JP Morgan Chase and Citigroup kicked off earnings season by reporting results that were in line with our expectations. We’re not planning significant changes to the fair value estimates of either bank.
For JP Morgan a growing economy contributed to improved performance in a variety of key metrics. And even though interest rates are rising slowly, the bank is already benefiting from rate movements, with net interest income rising 10% during the year – we expect this to continue as the rate environment continues to normalize.
We believe loan demand will be the primary factor affecting bank results over the next several years. On this front, the results were acceptable, though not exceptional in the quarter.

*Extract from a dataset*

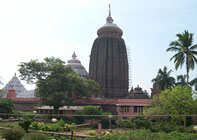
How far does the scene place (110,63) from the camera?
5412cm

The big story for Citigroup was the firm’s commitment to returning capital. The company wrote checks to shareholders totaling over $6 billion for repurchases and dividends in the third quarter alone. At the same time, the company’s trading revenue was stronger than widely expected, with principal transactions revenue declining by only 3% from the previous year. The company’s investment bank continues to surprise in an underappreciated aspect of the Citigroup story.
Furthermore, management continues to keep expenses under control, with operating costs falling 2% over the past 12 months. Efficiency improvements seem to be offsetting rising costs tied to revenue, which is another encouraging sign.
We think the market is fully appreciating both JP Morgan and Citigroup today and see the shares as fairly valued.